Excerpts from a spatial reasoning dataset:

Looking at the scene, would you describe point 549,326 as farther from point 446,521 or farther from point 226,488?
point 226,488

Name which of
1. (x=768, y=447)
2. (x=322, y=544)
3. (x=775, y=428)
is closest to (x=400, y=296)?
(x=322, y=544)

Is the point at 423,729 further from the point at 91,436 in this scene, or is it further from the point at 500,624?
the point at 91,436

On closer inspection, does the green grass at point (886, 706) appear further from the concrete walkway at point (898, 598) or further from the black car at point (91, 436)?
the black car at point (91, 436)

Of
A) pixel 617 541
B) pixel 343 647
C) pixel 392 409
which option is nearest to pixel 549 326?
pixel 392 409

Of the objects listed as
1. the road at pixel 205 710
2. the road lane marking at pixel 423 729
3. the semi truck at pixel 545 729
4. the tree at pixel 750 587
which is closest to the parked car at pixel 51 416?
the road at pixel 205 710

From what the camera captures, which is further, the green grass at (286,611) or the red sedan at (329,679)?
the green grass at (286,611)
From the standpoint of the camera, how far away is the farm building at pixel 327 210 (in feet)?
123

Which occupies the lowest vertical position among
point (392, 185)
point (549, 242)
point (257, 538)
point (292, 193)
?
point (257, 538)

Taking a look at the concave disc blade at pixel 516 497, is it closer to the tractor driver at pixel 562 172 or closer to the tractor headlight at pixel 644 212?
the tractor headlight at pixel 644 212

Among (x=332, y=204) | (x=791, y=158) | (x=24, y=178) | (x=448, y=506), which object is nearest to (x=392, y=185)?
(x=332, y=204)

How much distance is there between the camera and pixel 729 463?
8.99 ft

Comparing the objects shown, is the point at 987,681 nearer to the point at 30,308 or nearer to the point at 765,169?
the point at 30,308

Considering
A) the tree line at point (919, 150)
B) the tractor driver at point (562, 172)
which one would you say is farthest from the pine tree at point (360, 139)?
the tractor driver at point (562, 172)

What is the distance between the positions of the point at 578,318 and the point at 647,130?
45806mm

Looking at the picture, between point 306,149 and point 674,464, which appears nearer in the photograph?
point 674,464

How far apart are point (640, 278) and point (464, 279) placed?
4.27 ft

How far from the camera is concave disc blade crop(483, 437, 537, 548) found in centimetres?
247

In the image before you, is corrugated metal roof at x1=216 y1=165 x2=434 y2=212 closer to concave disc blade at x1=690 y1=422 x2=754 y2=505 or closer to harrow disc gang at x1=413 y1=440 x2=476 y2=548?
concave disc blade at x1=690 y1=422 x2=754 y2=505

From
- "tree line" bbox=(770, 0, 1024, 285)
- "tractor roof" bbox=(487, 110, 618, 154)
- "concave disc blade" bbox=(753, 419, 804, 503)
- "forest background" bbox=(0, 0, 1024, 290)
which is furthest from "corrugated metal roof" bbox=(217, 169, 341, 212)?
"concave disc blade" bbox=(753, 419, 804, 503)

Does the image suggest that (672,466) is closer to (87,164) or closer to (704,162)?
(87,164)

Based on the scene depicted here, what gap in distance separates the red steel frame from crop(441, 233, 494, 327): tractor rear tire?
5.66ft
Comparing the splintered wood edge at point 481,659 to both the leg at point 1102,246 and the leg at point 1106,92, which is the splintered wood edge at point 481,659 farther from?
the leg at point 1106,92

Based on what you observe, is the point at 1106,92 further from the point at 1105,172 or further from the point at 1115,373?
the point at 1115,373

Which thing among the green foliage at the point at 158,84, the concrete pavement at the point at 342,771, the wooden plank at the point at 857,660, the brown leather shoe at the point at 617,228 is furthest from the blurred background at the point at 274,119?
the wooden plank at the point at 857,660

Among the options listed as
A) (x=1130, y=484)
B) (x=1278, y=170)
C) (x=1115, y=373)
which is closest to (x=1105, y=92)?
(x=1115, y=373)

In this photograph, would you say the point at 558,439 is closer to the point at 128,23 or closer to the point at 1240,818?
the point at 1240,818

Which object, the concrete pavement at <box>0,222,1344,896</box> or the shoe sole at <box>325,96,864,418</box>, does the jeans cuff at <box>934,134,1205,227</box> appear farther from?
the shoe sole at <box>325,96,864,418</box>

Task objective: Write out the lines above as a JSON list of strings, with one string for each line. Skip the blank lines.

Written answer:
[
  "Looking at the scene, would you describe point 549,326 as farther from point 446,521 or farther from point 226,488?",
  "point 226,488",
  "Name which of",
  "1. (x=768, y=447)",
  "2. (x=322, y=544)",
  "3. (x=775, y=428)",
  "is closest to (x=400, y=296)?",
  "(x=322, y=544)",
  "Is the point at 423,729 further from the point at 91,436 in this scene, or is it further from the point at 500,624?",
  "the point at 91,436",
  "On closer inspection, does the green grass at point (886, 706) appear further from the concrete walkway at point (898, 598) or further from the black car at point (91, 436)?",
  "the black car at point (91, 436)",
  "Of",
  "A) pixel 617 541",
  "B) pixel 343 647",
  "C) pixel 392 409",
  "which option is nearest to pixel 549 326?",
  "pixel 392 409",
  "Of the objects listed as",
  "1. the road at pixel 205 710",
  "2. the road lane marking at pixel 423 729",
  "3. the semi truck at pixel 545 729",
  "4. the tree at pixel 750 587",
  "which is closest to the parked car at pixel 51 416?",
  "the road at pixel 205 710",
  "From what the camera captures, which is further, the green grass at (286,611) or the red sedan at (329,679)?",
  "the green grass at (286,611)",
  "From the standpoint of the camera, how far away is the farm building at pixel 327 210 (in feet)?",
  "123",
  "Which occupies the lowest vertical position among",
  "point (392, 185)",
  "point (549, 242)",
  "point (257, 538)",
  "point (292, 193)",
  "?",
  "point (257, 538)",
  "Taking a look at the concave disc blade at pixel 516 497, is it closer to the tractor driver at pixel 562 172 or closer to the tractor headlight at pixel 644 212?",
  "the tractor headlight at pixel 644 212",
  "Among (x=332, y=204) | (x=791, y=158) | (x=24, y=178) | (x=448, y=506), which object is nearest to (x=392, y=185)?",
  "(x=332, y=204)",
  "How much distance is there between the camera and pixel 729 463?",
  "8.99 ft",
  "Comparing the objects shown, is the point at 987,681 nearer to the point at 30,308 or nearer to the point at 765,169?",
  "the point at 30,308",
  "Considering",
  "A) the tree line at point (919, 150)",
  "B) the tractor driver at point (562, 172)",
  "which one would you say is farthest from the pine tree at point (360, 139)?",
  "the tractor driver at point (562, 172)",
  "What is the distance between the positions of the point at 578,318 and the point at 647,130?",
  "45806mm",
  "Looking at the picture, between point 306,149 and point 674,464, which appears nearer in the photograph?",
  "point 674,464",
  "How far apart are point (640, 278) and point (464, 279) placed?",
  "4.27 ft",
  "How far from the camera is concave disc blade crop(483, 437, 537, 548) found in centimetres?",
  "247",
  "In the image before you, is corrugated metal roof at x1=216 y1=165 x2=434 y2=212 closer to concave disc blade at x1=690 y1=422 x2=754 y2=505 or closer to harrow disc gang at x1=413 y1=440 x2=476 y2=548?",
  "concave disc blade at x1=690 y1=422 x2=754 y2=505",
  "From",
  "- \"tree line\" bbox=(770, 0, 1024, 285)",
  "- \"tractor roof\" bbox=(487, 110, 618, 154)",
  "- \"concave disc blade\" bbox=(753, 419, 804, 503)",
  "- \"forest background\" bbox=(0, 0, 1024, 290)",
  "which is furthest from \"corrugated metal roof\" bbox=(217, 169, 341, 212)?",
  "\"concave disc blade\" bbox=(753, 419, 804, 503)",
  "Does the image suggest that (672,466) is closer to (87,164) or closer to (704,162)?",
  "(87,164)",
  "Based on the scene depicted here, what gap in distance separates the red steel frame from crop(441, 233, 494, 327): tractor rear tire?",
  "5.66ft",
  "Comparing the splintered wood edge at point 481,659 to both the leg at point 1102,246 and the leg at point 1106,92, which is the splintered wood edge at point 481,659 farther from?",
  "the leg at point 1106,92",
  "Based on what you observe, is the point at 1106,92 further from the point at 1105,172 or further from the point at 1115,373?",
  "the point at 1115,373",
  "Which thing among the green foliage at the point at 158,84, the concrete pavement at the point at 342,771, the wooden plank at the point at 857,660, the brown leather shoe at the point at 617,228 is furthest from the blurred background at the point at 274,119?",
  "the wooden plank at the point at 857,660",
  "Among the options listed as",
  "A) (x=1130, y=484)",
  "B) (x=1278, y=170)",
  "C) (x=1115, y=373)",
  "which is closest to (x=1105, y=92)?",
  "(x=1115, y=373)",
  "In this photograph, would you say the point at 558,439 is closer to the point at 128,23 or closer to the point at 1240,818?",
  "the point at 1240,818",
  "Which object, the concrete pavement at <box>0,222,1344,896</box> or the shoe sole at <box>325,96,864,418</box>, does the jeans cuff at <box>934,134,1205,227</box> appear farther from?",
  "the shoe sole at <box>325,96,864,418</box>"
]